LLVM Bugzilla is read-only and represents the historical archive of all LLVM issues filled before November 26, 2021. Use github to submit LLVM bugs

Bug 33265 - Non-affine loops not code generated corretly
Summary: Non-affine loops not code generated corretly
Status: NEW
Alias: None
Product: Polly
Classification: Unclassified
Component: Optimizer (show other bugs)
Version: unspecified
Hardware: PC Linux
: P enhancement
Assignee: Polly Development Mailinglist
URL:
Keywords:
Depends on:
Blocks:
 
Reported: 2017-06-01 03:29 PDT by Tobias Grosser
Modified: 2021-09-12 14:38 PDT (History)
2 users (show)

See Also:
Fixed By Commit(s):


Attachments
Test case (1.64 KB, text/plain)
2017-06-01 03:29 PDT, Tobias Grosser
Details

Note You need to log in before you can comment on or make changes to this bug.
Description Tobias Grosser 2017-06-01 03:29:05 PDT
Created attachment 18556 [details]
Test case

The attached test case breaks as follows:

po /tmp/non-affine-loop-not-working.ll -polly-allow-nonaffine-loops -polly-process-unprofitable -polly-codegen

Instruction does not dominate all uses!
  %indvar = phi i64 [ %indvar.next, %bb9 ], [ 0, %bb2 ]
  %p_indvar.next = add i64 %indvar, 1
Instruction does not dominate all uses!
  %indvar = phi i64 [ %indvar.next, %bb9 ], [ 0, %bb2 ]
  %0 = add i64 %x, %indvar
LLVM ERROR: Broken function found, compilation aborted!
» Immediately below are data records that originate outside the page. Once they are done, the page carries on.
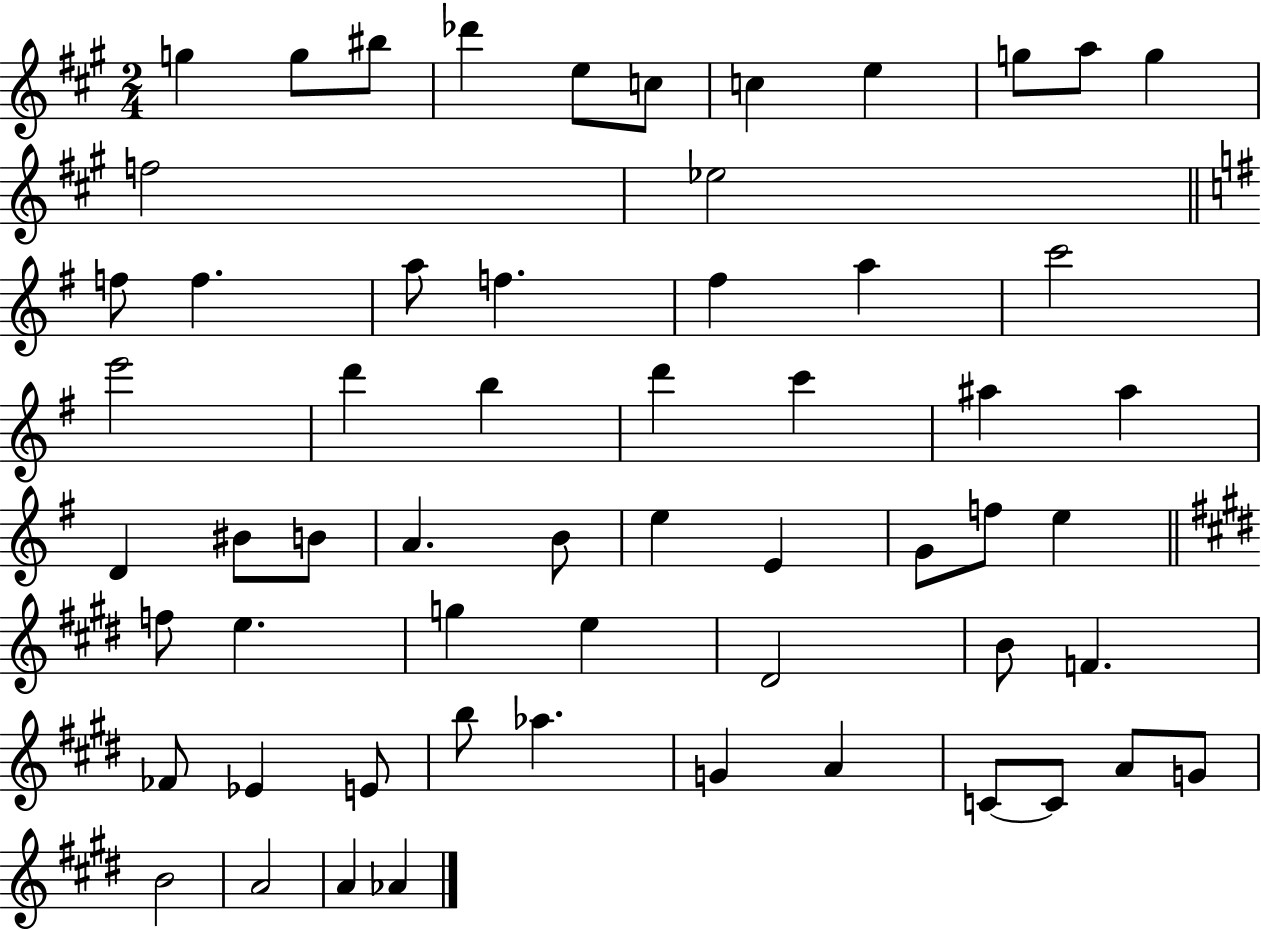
X:1
T:Untitled
M:2/4
L:1/4
K:A
g g/2 ^b/2 _d' e/2 c/2 c e g/2 a/2 g f2 _e2 f/2 f a/2 f ^f a c'2 e'2 d' b d' c' ^a ^a D ^B/2 B/2 A B/2 e E G/2 f/2 e f/2 e g e ^D2 B/2 F _F/2 _E E/2 b/2 _a G A C/2 C/2 A/2 G/2 B2 A2 A _A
It seems non-affine loops are broken in this case. Unfortunately it seems we have no code-generation test coverage from the point when they have been introduced. :(

As they are disabled by default that is not breaking anything in the default configuration, but we should still fix this and add test cases to not regress further.
Comment 1 Tobias Grosser 2017-06-04 02:08:49 PDT
This seems to be broken since:

commit c397ad2f2a4badc0f028e1e60d991f9ddc09bec1
Author: Tobias Grosser <tobias@grosser.es>
Date:   Thu Jan 19 14:12:45 2017 +0000

    BlockGenerator: Do not redundantly reload from PHI-allocas in non-affine stmts
    
    Before this change we created an additional reload in the copy of the incoming
    block of a PHI node to reload the incoming value, even though the necessary
    value has already been made available by the normally generated scalar loads.
    In this change, we drop the code that generates this redundant reload and
    instead just reuse the scalar value already available.
    
    Besides making the generated code slightly cleaner, this change also makes sure
    that scalar loads go through the normal logic, which means they can be remapped
    (e.g. to array slots) and corresponding code is generated to load from the
    remapped location. Without this change, the original scalar load at the
    beginning of the non-affine region would have been remapped, but the redundant
    scalar load would continue to load from the old PHI slot location.
    
    It might be possible to further simplify the code in addOperandToPHI,
    but this would not only mean to pull out getNewValue, but to also change the
    insertion point update logic. As this did not work when trying it the first
    time, this change is likely not trivial. To not introduce bugs last minute, we
    postpone further simplications to a subsequent commit.
    
    We also document the current behavior a little bit better.
    
    Reviewed By: Meinersbur
    
    Differential Revision: https://reviews.llvm.org/D28892
    
    git-svn-id: https://llvm.org/svn/llvm-project/polly/trunk@292486

This bug can be worked around for this one test case with the following patch:

-    // Get the reloaded value.
-    OpCopy = getNewValue(Stmt, PHI, BBCopyMap, LTS, getLoopForStmt(Stmt));
+    MemoryAccess *Access = Stmt.getPHIAccessOrNULLFor(PHI);
+    if (Access) {
+      // Get the reloaded value.
+      OpCopy = getNewValue(Stmt, PHI, BBCopyMap, LTS, getLoopForStmt(Stmt));
+    } else {
+      // Get some global variables.
+      Value *Op = PHI->getIncomingValueForBlock(IncomingBB);
+      OpCopy = getNewValue(Stmt, Op, BBCopyMap, LTS, getLoopForStmt(Stmt));
+    }

but this patch does not work in general. The issue is that we expect the incoming values to be available at the index PHI in the BBMap, which is generally ensured through a PHI-READ. However, if 'Op' is synthesizable, now PHI-READ-ACCESS is added to the model, instead we try to synthesize PHI, which does not work as we still have references to the old IV in the synthesizable expressions. Ideas to address this:

1) Make the scalar evolution expression not synthesizable, by checking if any of its loop is part of a non-affine region.